Luc 9, 11-17

Vivre pour le Christ

Saint Augustin 

Commentaire de l’évangile de saint Jean, Traité 26, 19, p. 527s

 

De même que le Père, qui est vivant, m’a envoyé et que je vis par le Père, de même celui qui me mange vivra lui aussi par moi. Jésus ne dit pas : de même que je mange le Père et qui je vis par le Père, celui qui  me mange vivra lui aussi par moi, car le Fils ne devient pas meilleur en participant à son Père, lui qui est né son égal, à la manière dont, nous, nous sommes rendus meilleurs en participant au Fils grâce à l’unité de son corps et de son sang, ce que signifie l’action de manger et de boire. 

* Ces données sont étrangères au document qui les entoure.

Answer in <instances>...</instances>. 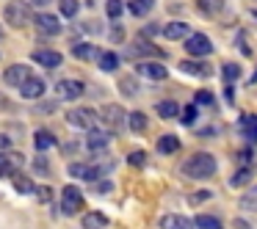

Nous qui vivons par lui en le recevant, lui qui est la Vie éternelle, cette Vie que nous n’avions pas de nous mêmes ; mais lui, il vit par le Père en ce qu’il a été envoyé par lui, puisqu’il s’est anéanti lui-même, devenant obéissant jusqu’à la mort et la mort sur la croix. Si nous interprétons en effet la parole : Je vis par le Père, à la lumière de ce qu’il dit ailleurs : Le Père est plus grand que moi, de même que, nous aussi, nous vivons par celui qui est plus grand que nous, cela s’est réalisé du fait qu’il a été envoyé. De fait sa mission est son anéantissement et l’assomption de la forme d’esclave, ce qui est interprété correctement si l’on respecte la pleine égalité de nature du Fils avec le Père. Le Père est en effet plus grand que le Fils homme, mais il a pour égal le Fils Dieu, puisque c’est le même qui est tout ensemble Dieu et homme, Fils de Dieu et Fils de l’homme, l’unique Jésus-Christ. Si, selon cette doctrine, on interprète correctement ces paroles : De même que le Père qui est vivant m’a envoyé, et que je vis par le Père, celui qui me mange vivra lui aussi par moi, le Christ a voulu dire : C’est mon anéantissement, cet état où le Père m’a envoyé, qui a fait que je vis par le Père, c’est-à-dire que je lui réfère ma vie en tant qu’il est plus grand que moi, mais, pour que quelqu’un vive par moi, il doit entrer en participation de moi-même en me mangeant. Aussi, c’est après m’être humilié que moi, je vis par le Père, mais lui, c’est après avoir été élevé qu’il vit par moi. Cependant, en disant : Celui qui me mange vivra lui aussi par moi, il n’a pas voulu signifier une même égalité, mais il a manifesté sa grâce de Médiateur.